A motion to dismiss a complaint pursuant to CPLR 3211 (a) (1) may be granted only if the documentary evidence submitted by the movants utterly refutes the factual allegations of the complaint and conclusively establishes a defense to the claims as a matter of law (see Fox Paine & Co., LLC v Houston Cas. Co., 153 AD3d 673, 677 [2017], citing Goshen v Mutual Life Ins. Co. of N.Y., 98 NY2d 314, 326 [2002]).

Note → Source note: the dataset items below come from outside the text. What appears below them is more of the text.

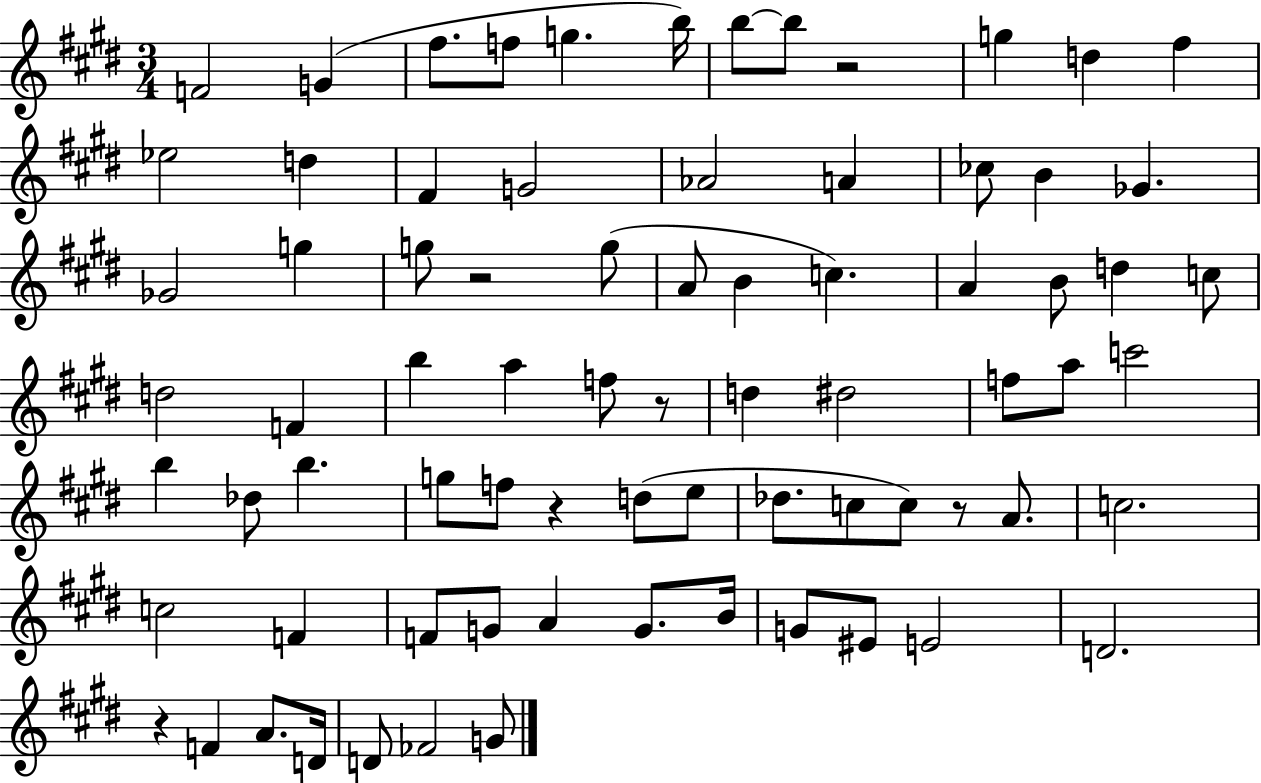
{
  \clef treble
  \numericTimeSignature
  \time 3/4
  \key e \major
  \repeat volta 2 { f'2 g'4( | fis''8. f''8 g''4. b''16) | b''8~~ b''8 r2 | g''4 d''4 fis''4 | \break ees''2 d''4 | fis'4 g'2 | aes'2 a'4 | ces''8 b'4 ges'4. | \break ges'2 g''4 | g''8 r2 g''8( | a'8 b'4 c''4.) | a'4 b'8 d''4 c''8 | \break d''2 f'4 | b''4 a''4 f''8 r8 | d''4 dis''2 | f''8 a''8 c'''2 | \break b''4 des''8 b''4. | g''8 f''8 r4 d''8( e''8 | des''8. c''8 c''8) r8 a'8. | c''2. | \break c''2 f'4 | f'8 g'8 a'4 g'8. b'16 | g'8 eis'8 e'2 | d'2. | \break r4 f'4 a'8. d'16 | d'8 fes'2 g'8 | } \bar "|."
}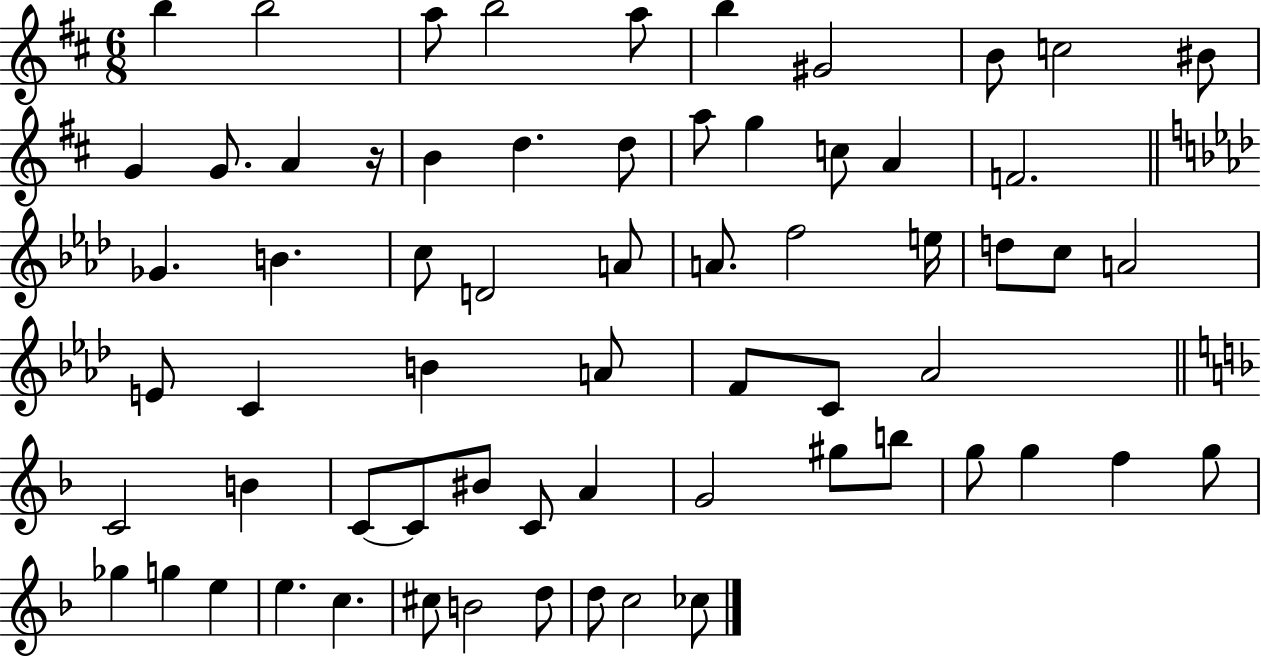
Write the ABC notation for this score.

X:1
T:Untitled
M:6/8
L:1/4
K:D
b b2 a/2 b2 a/2 b ^G2 B/2 c2 ^B/2 G G/2 A z/4 B d d/2 a/2 g c/2 A F2 _G B c/2 D2 A/2 A/2 f2 e/4 d/2 c/2 A2 E/2 C B A/2 F/2 C/2 _A2 C2 B C/2 C/2 ^B/2 C/2 A G2 ^g/2 b/2 g/2 g f g/2 _g g e e c ^c/2 B2 d/2 d/2 c2 _c/2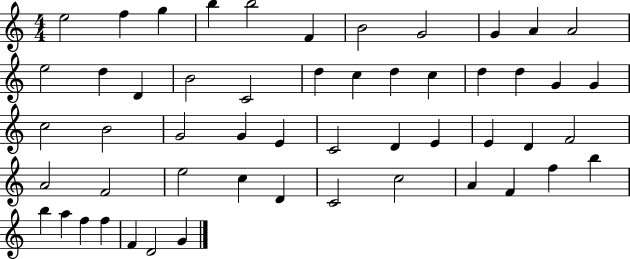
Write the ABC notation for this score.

X:1
T:Untitled
M:4/4
L:1/4
K:C
e2 f g b b2 F B2 G2 G A A2 e2 d D B2 C2 d c d c d d G G c2 B2 G2 G E C2 D E E D F2 A2 F2 e2 c D C2 c2 A F f b b a f f F D2 G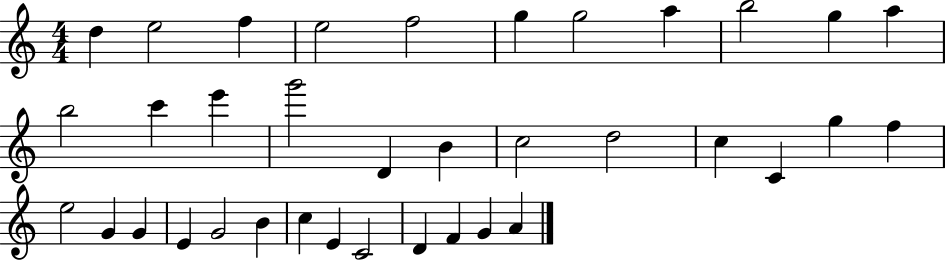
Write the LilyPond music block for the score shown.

{
  \clef treble
  \numericTimeSignature
  \time 4/4
  \key c \major
  d''4 e''2 f''4 | e''2 f''2 | g''4 g''2 a''4 | b''2 g''4 a''4 | \break b''2 c'''4 e'''4 | g'''2 d'4 b'4 | c''2 d''2 | c''4 c'4 g''4 f''4 | \break e''2 g'4 g'4 | e'4 g'2 b'4 | c''4 e'4 c'2 | d'4 f'4 g'4 a'4 | \break \bar "|."
}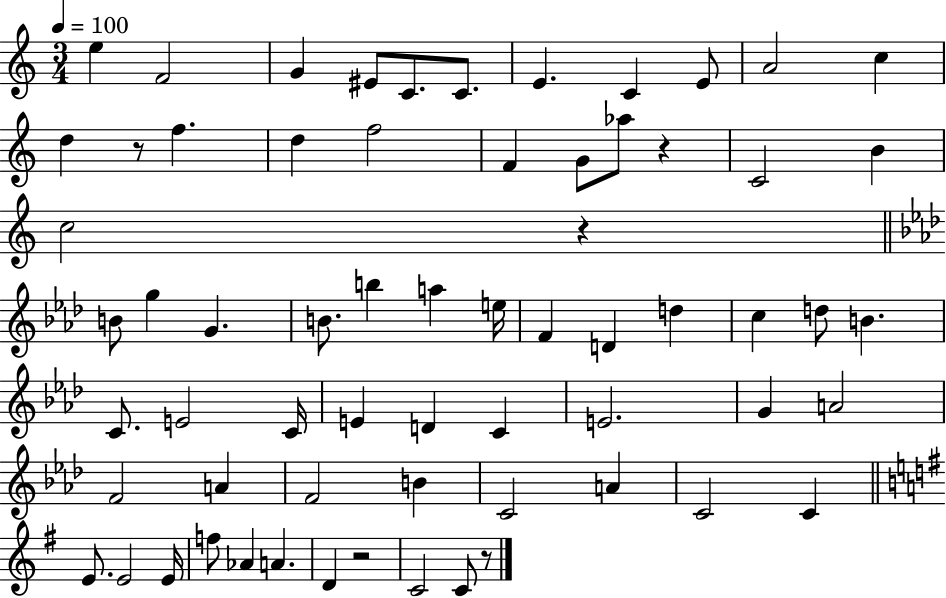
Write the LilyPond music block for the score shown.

{
  \clef treble
  \numericTimeSignature
  \time 3/4
  \key c \major
  \tempo 4 = 100
  e''4 f'2 | g'4 eis'8 c'8. c'8. | e'4. c'4 e'8 | a'2 c''4 | \break d''4 r8 f''4. | d''4 f''2 | f'4 g'8 aes''8 r4 | c'2 b'4 | \break c''2 r4 | \bar "||" \break \key f \minor b'8 g''4 g'4. | b'8. b''4 a''4 e''16 | f'4 d'4 d''4 | c''4 d''8 b'4. | \break c'8. e'2 c'16 | e'4 d'4 c'4 | e'2. | g'4 a'2 | \break f'2 a'4 | f'2 b'4 | c'2 a'4 | c'2 c'4 | \break \bar "||" \break \key g \major e'8. e'2 e'16 | f''8 aes'4 a'4. | d'4 r2 | c'2 c'8 r8 | \break \bar "|."
}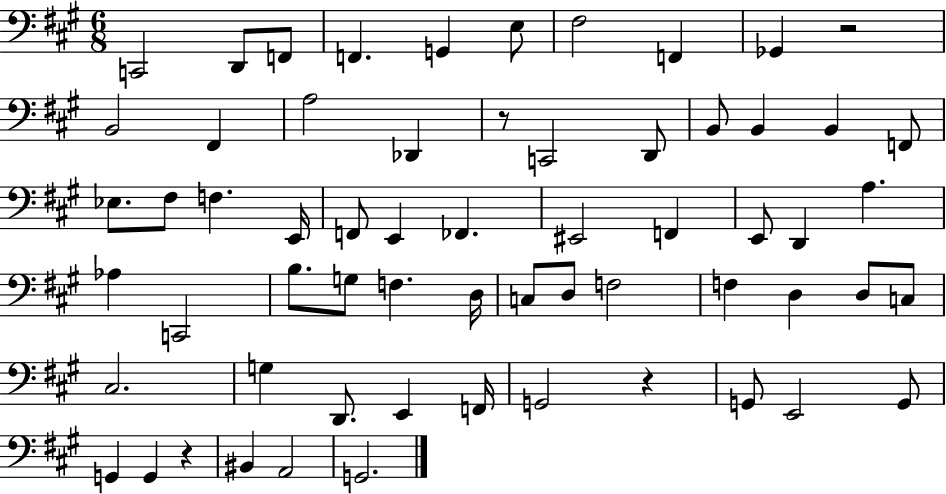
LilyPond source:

{
  \clef bass
  \numericTimeSignature
  \time 6/8
  \key a \major
  c,2 d,8 f,8 | f,4. g,4 e8 | fis2 f,4 | ges,4 r2 | \break b,2 fis,4 | a2 des,4 | r8 c,2 d,8 | b,8 b,4 b,4 f,8 | \break ees8. fis8 f4. e,16 | f,8 e,4 fes,4. | eis,2 f,4 | e,8 d,4 a4. | \break aes4 c,2 | b8. g8 f4. d16 | c8 d8 f2 | f4 d4 d8 c8 | \break cis2. | g4 d,8. e,4 f,16 | g,2 r4 | g,8 e,2 g,8 | \break g,4 g,4 r4 | bis,4 a,2 | g,2. | \bar "|."
}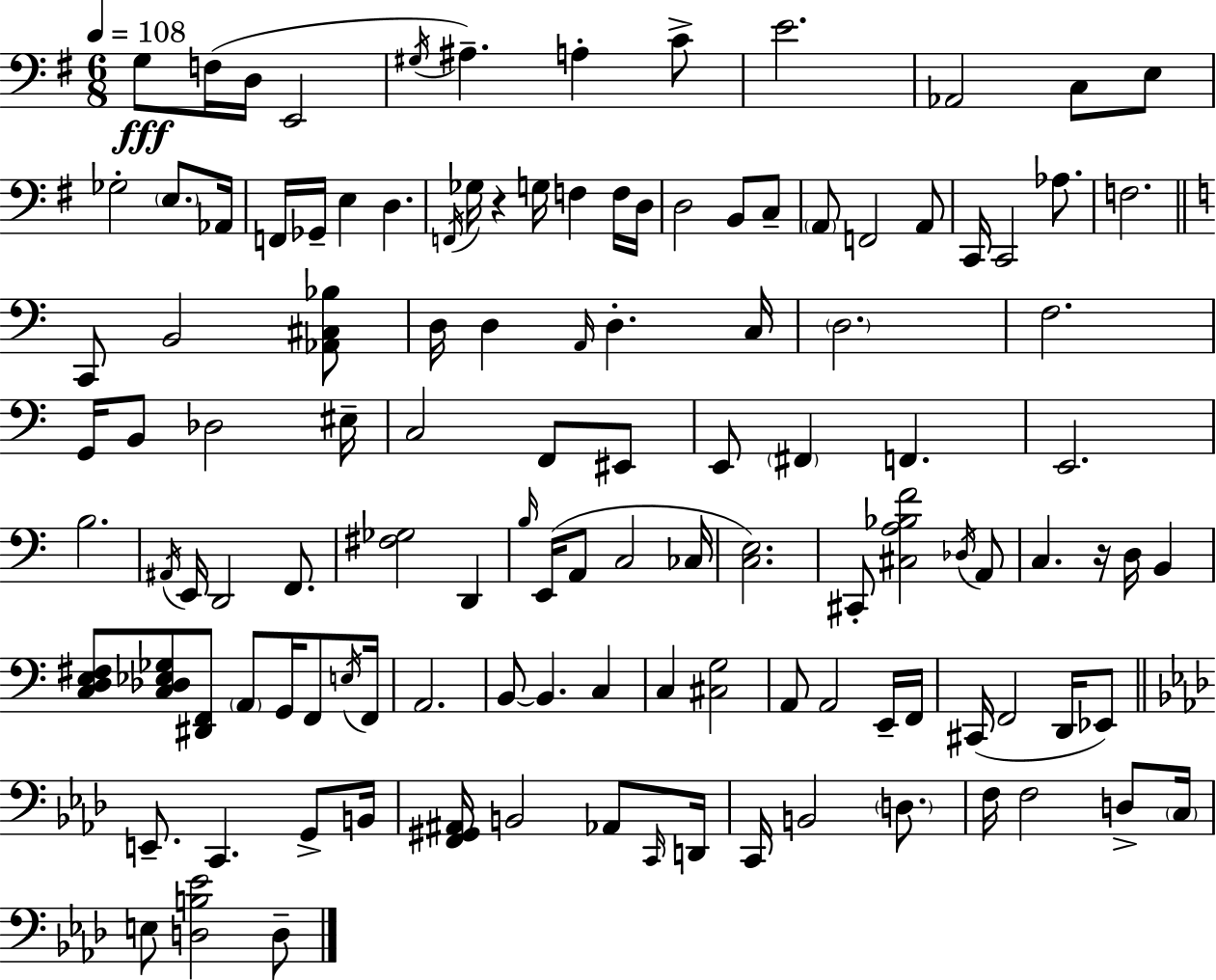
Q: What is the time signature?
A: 6/8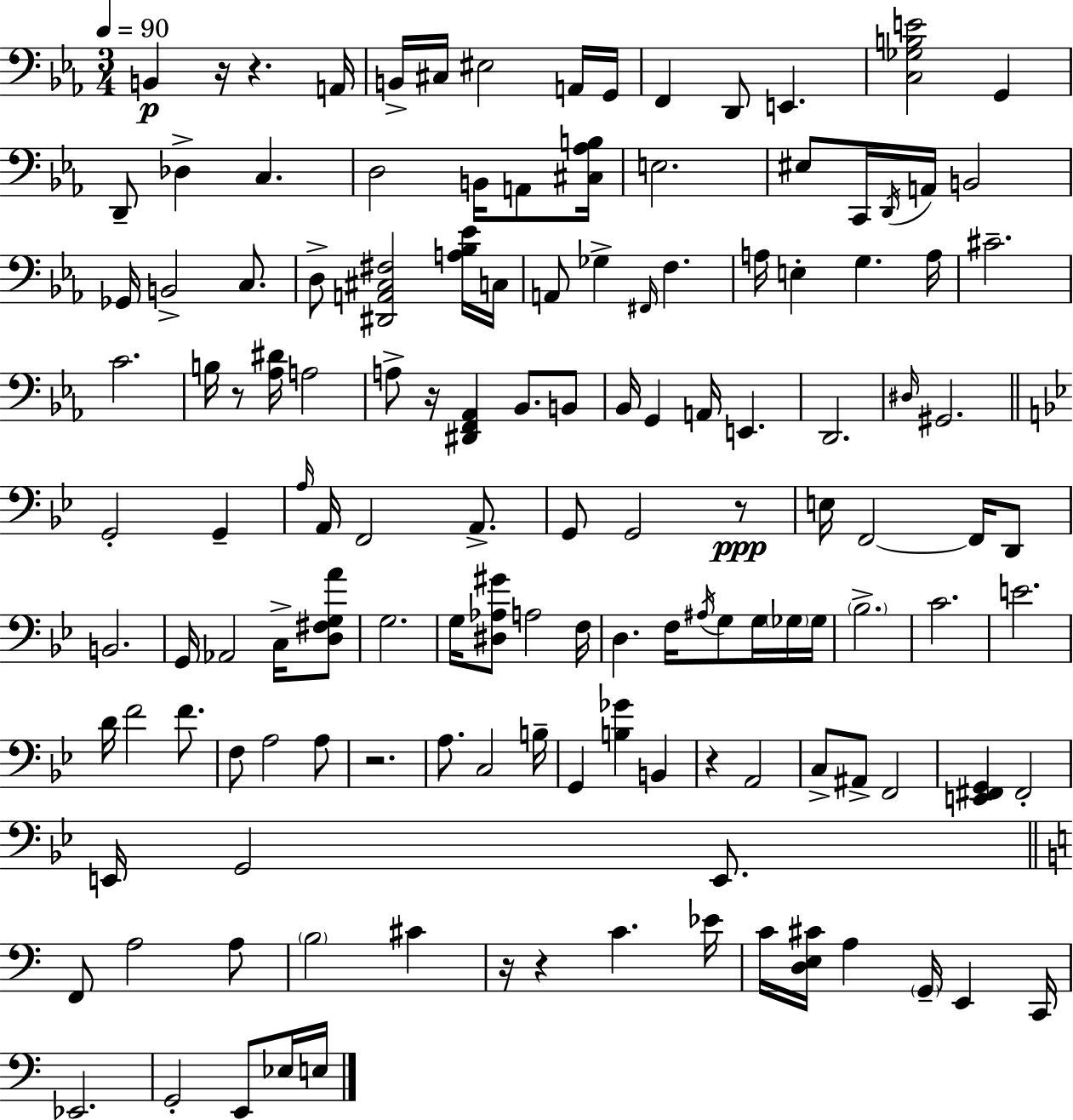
B2/q R/s R/q. A2/s B2/s C#3/s EIS3/h A2/s G2/s F2/q D2/e E2/q. [C3,Gb3,B3,E4]/h G2/q D2/e Db3/q C3/q. D3/h B2/s A2/e [C#3,Ab3,B3]/s E3/h. EIS3/e C2/s D2/s A2/s B2/h Gb2/s B2/h C3/e. D3/e [D#2,A2,C#3,F#3]/h [A3,Bb3,Eb4]/s C3/s A2/e Gb3/q F#2/s F3/q. A3/s E3/q G3/q. A3/s C#4/h. C4/h. B3/s R/e [Ab3,D#4]/s A3/h A3/e R/s [D#2,F2,Ab2]/q Bb2/e. B2/e Bb2/s G2/q A2/s E2/q. D2/h. D#3/s G#2/h. G2/h G2/q A3/s A2/s F2/h A2/e. G2/e G2/h R/e E3/s F2/h F2/s D2/e B2/h. G2/s Ab2/h C3/s [D3,F#3,G3,A4]/e G3/h. G3/s [D#3,Ab3,G#4]/e A3/h F3/s D3/q. F3/s A#3/s G3/e G3/s Gb3/s Gb3/s Bb3/h. C4/h. E4/h. D4/s F4/h F4/e. F3/e A3/h A3/e R/h. A3/e. C3/h B3/s G2/q [B3,Gb4]/q B2/q R/q A2/h C3/e A#2/e F2/h [E2,F#2,G2]/q F#2/h E2/s G2/h E2/e. F2/e A3/h A3/e B3/h C#4/q R/s R/q C4/q. Eb4/s C4/s [D3,E3,C#4]/s A3/q G2/s E2/q C2/s Eb2/h. G2/h E2/e Eb3/s E3/s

" '[O]n a motion pursuant to CPLR 3211 (a) (7) to dismiss for failure to state a cause of action, the court must accept the facts alleged in the complaint as true, accord the plaintiff the benefit of every possible favorable inference, and determine only whether the facts as alleged fit within any cognizable legal theory' " (Doe v Ascend Charter Schs., 181 AD3d 648, 648 [2020], quoting Shah v Exxis, Inc., 138 AD3d 970, 971 [2016]; see Goshen v Mutual Life Ins. Co. of N.Y., 98 NY2d at 326). " 'A court is . . . permitted to consider evidentiary material submitted by a defendant in support of a motion to dismiss pursuant to CPLR 3211 (a) (7)' " (Doe v Ascend Charter Schs., 181 AD3d at 650, quoting Sokol v Leader, 74 AD3d 1180, 1181 [2010]). Where evidentiary material is submitted and considered on a motion to dismiss a complaint pursuant to CPLR 3211 (a) (7), and the motion is not converted into one for summary judgment, the question becomes whether the plaintiff has a cause of action, not whether the plaintiff has stated one, and, unless it has been shown that a material fact as claimed by the plaintiff to be one is not a fact at all and unless it can be said that no significant dispute exists regarding it, dismissal should not eventuate (see Guggenheimer v Ginzburg, 43 NY2d 268, 274-275 [1977]).

Here, nowhere in the complaint or in Sandhu's affidavit submitted in opposition to the defendants' motion did the plaintiffs identify which contractual provisions the defendants allegedly breached based on Lema's alleged misrepresentations (see Reznick v Bluegreen Resorts Mgt., Inc., 154 AD3d 891, 893 [2017]; Canzona v Atanasio, 118 AD3d 837, 839 [2014]; Barker v Time Warner Cable, Inc., 83 AD3d 750, 751 [2011]). Despite the plaintiffs' contentions to the contrary, the contracts were not vitiated by the prior dissolution of 3455 Route 9 Properties, Inc., Lema-Bedoya Import & Export Corp., and 8 Grandchildren, Inc. "A dissolved corporation retains the power to wind up its affairs (Business Corporation Law § 1005), which includes the power to transfer an interest in real property" (Filby v Brooks, 105 AD2d 826, 828 [1984], affd 66 NY2d 640 [1985]).

Further, the subject contracts submitted by the defendants in support of their motion plainly state that Kaur, as the purchaser, was taking the purchases "AS IS," was not relying on any of the seller's representations, and most notably, undertook his own investigation as to the quality of such purchases. These specific disclaimers destroy the plaintiffs' generalized allegations that the contracts were executed in reliance upon Lema's contrary oral representations (see Travelsavers Enters., Inc. v Analog Analytics, Inc., 149 AD3d 1003, 1007 [2017]; see also Danann Realty Corp. v Harris, 5 NY2d 317, 320-321 [1959]).

"Applications for leave to amend pleadings under CPLR 3025 (b) should be freely granted unless the proposed amendment (1) would unfairly prejudice or surprise the opposing party, or (2) is palpably insufficient or patently devoid of merit" (Maldonado v Newport Gardens, Inc., 91 AD3d 731, 731-732 [2012]). A motion for leave to amend is committed to the broad discretion of the court (see Ravnikar v Skyline Credit-Ride, Inc., 79 AD3d 1118, 1119 [2010]).

In light of the foregoing authority and the provisions of the subject contracts, the authenticity of which the plaintiffs do not challenge, the Supreme Court did not improvidently exercise its discretion in denying the plaintiffs' cross motion for leave to amend their complaint. Mastro, J.P., Leventhal, Maltese and Iannacci, JJ., concur.